FIG. 1 is a perspective view showing the external configuration and the illusion created by the preferred embodiment;

FIG. 2 is a transverse cross section taken along the line 2--2 of FIG. 1; and

FIG. 3 is an exploded diagram illustrating the principal operative components of the preferred embodiment.

DETAILED DESCRIPTION OF THE PREFERRED EMBODIMENT

Referring now to FIG. 1 of the drawing, there is shown a luminous effects device in accordance with the present invention which includes a rectangular housing 10 that may be constructed of wood, metal or plastic in any configuration suitable for fitting the intended utilization of the device. In the illustrated embodiment, housing 10 is actually square in front and has a decorative front panel 12 with a circular aperture 14 provided in the center thereof to serve as a viewing window for the device.

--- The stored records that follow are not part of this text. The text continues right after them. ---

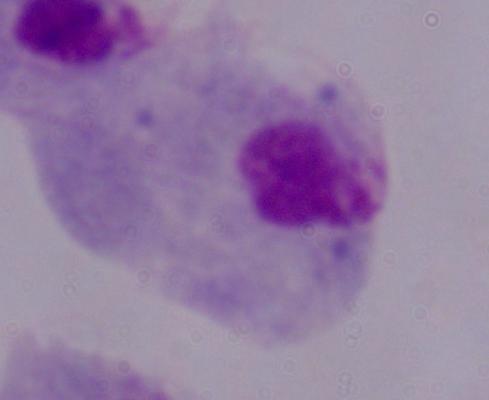
Summary:
  - Modality: photomicrograph
  - Identification: trichomonad
  - Magnification: 1000xName the parasite shown.
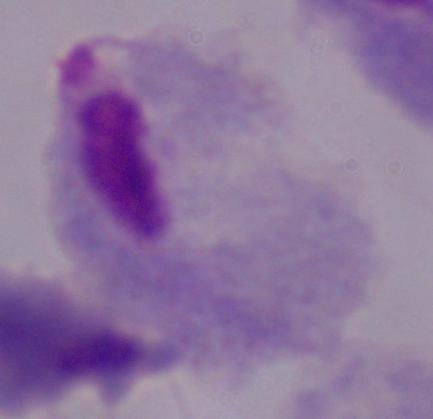
This is a trichomonad.

Micrograph. 1000x magnification.Name the blood parasite species.
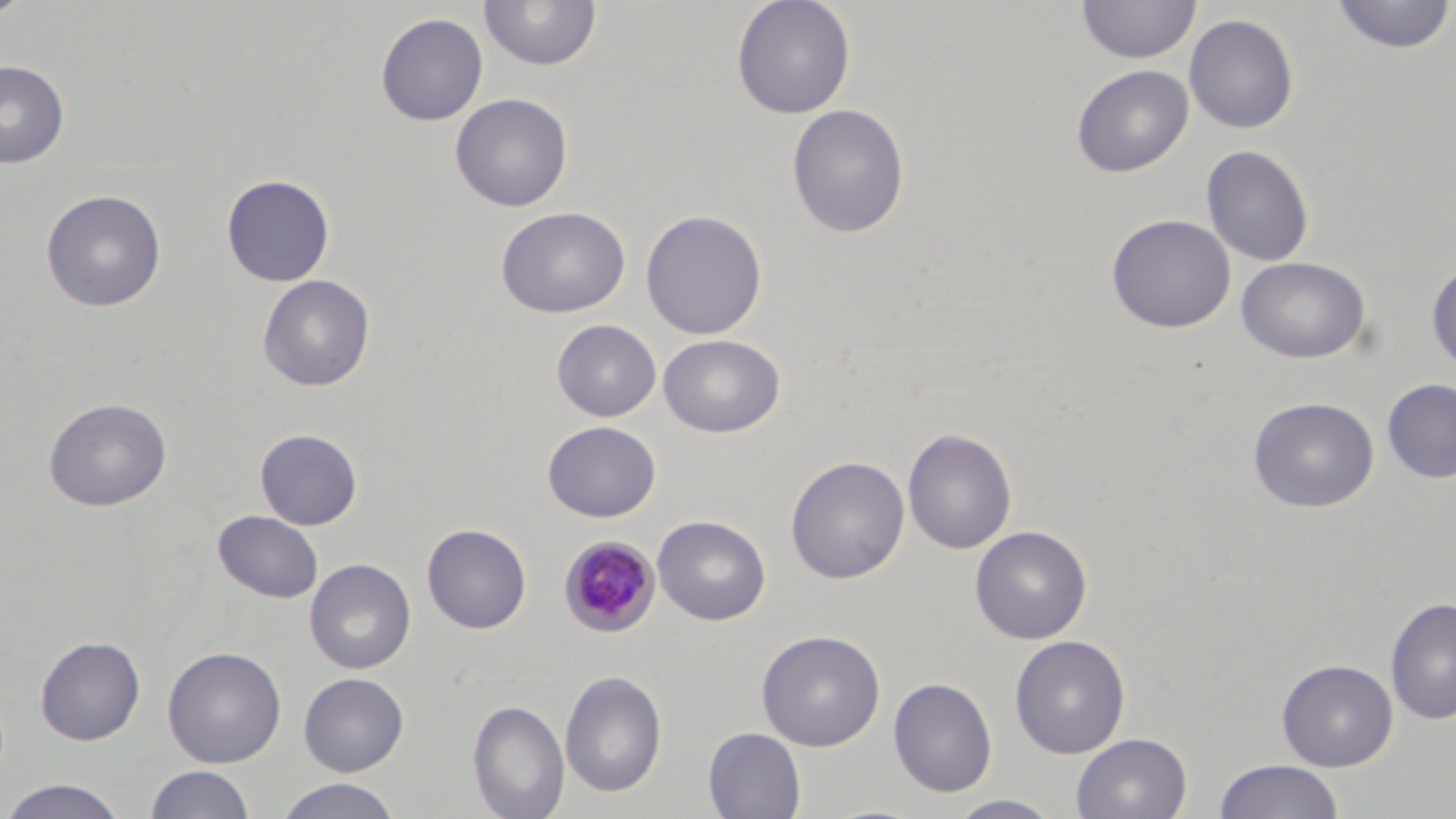
Plasmodium malariae.

Approximate bounding boxes as [x1, y1, x2, y2] in pixels. Uninfected red blood cell locations: [0, 0, 32, 22], [731, 0, 856, 119], [1077, 0, 1200, 64], [1330, 0, 1455, 55], [478, 1, 602, 72], [375, 12, 488, 125], [1184, 13, 1300, 134], [0, 60, 69, 168], [1071, 64, 1194, 178], [450, 92, 573, 212], [787, 103, 910, 238], [1201, 145, 1314, 267], [221, 173, 335, 287], [40, 188, 167, 312], [495, 206, 631, 318], [641, 209, 767, 340], [1106, 213, 1236, 333], [1236, 256, 1371, 363], [1426, 260, 1456, 372], [257, 274, 375, 391], [551, 319, 661, 422], [658, 334, 785, 437], [1381, 379, 1456, 483], [1248, 396, 1379, 512], [43, 397, 171, 511], [542, 420, 661, 522], [255, 428, 363, 530], [903, 428, 1017, 554], [786, 455, 910, 584], [213, 510, 324, 603], [652, 514, 771, 625], [422, 523, 532, 633], [970, 526, 1092, 644], [305, 558, 416, 674], [1385, 596, 1456, 724], [756, 629, 886, 751], [1009, 634, 1131, 758], [35, 635, 145, 745], [162, 645, 287, 767], [1277, 659, 1398, 771], [559, 669, 668, 797], [298, 672, 409, 776], [888, 677, 997, 797], [468, 699, 570, 819], [703, 727, 806, 818], [1071, 733, 1192, 819], [1213, 760, 1345, 819], [144, 765, 256, 818], [1, 778, 131, 818], [274, 778, 402, 818], [947, 794, 1064, 819]. Plasmodium malariae-infected red blood cell locations: [559, 535, 662, 636]. Image is 1456×819 pixels. Thin blood smear. One field of a larger specimen. Captured at 1000x magnification. May-Grünwald-Giemsa-stained preparation. Light microscopy.Name the parasite shown.
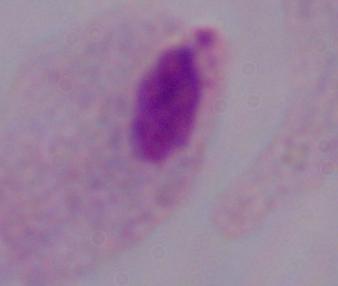
A trichomonad.

1000x magnification. Micrograph.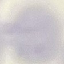

Summary:
  - Malaria status: uninfected
  - Capture: smartphone through the microscope eyepiece
  - Image type: cell patch, automatically extracted from a larger field of view and resized to 64 × 64 pixels
  - Preparation: thin blood film
  - Stain: Giemsa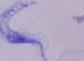
Summary:
  - Modality: micrograph
  - Identification: trypanosome
  - Magnification: 1000x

The panel 12 serves as a mask for allowing light to pass out only through the aperture 14 and may be made of any suitable material. The exterior surface of panel 12 may have any design or fixture consistent with the desired external decor and intended use of the device.

As further illustrated in the cross section shown in FIG. 2 and the exploded view of FIG. 3, positioned immediately behind the panel 12 is a partially silvered mirror 16, sometimes referred to as a two-way mirror. Positioned immediately behind mirror 16 is a frusto-conically shaped member 18 having its internal periphery 19 silvered or polished to a high luster. Although the preferred embodiment has a reflective surface 19, it will be appreciated that interesting visual effects could be achieved by making the surface 19 nonreflective, such as by painting it flat black, for example.

Disposed around the member 18 and extending through the surface 19 are a plurality of tiny lightbulbs, neon lamps or light effect devices (LEDs) 20 which are arranged in rows generally parallel to the central axis of member 18. However, such lights could alternatively be randomly positioned about member 18 or be spirally arrayed or otherwise situated to provide any desired illusion configuration or effect. The lights 20 are electrically connected to any suitable power supply or light driver 24. Light driver 24 may be a simple power supply, a flasher, a light sequencing device, an audio responsive light intensity modulating device or any other suitable light driving apparatus. In the preferred embodiment, light driver 24 is a device which responds to several frequencies and modulates the intensity of various combinations of the lights 20 in accordance with the detected intensity of an audio input.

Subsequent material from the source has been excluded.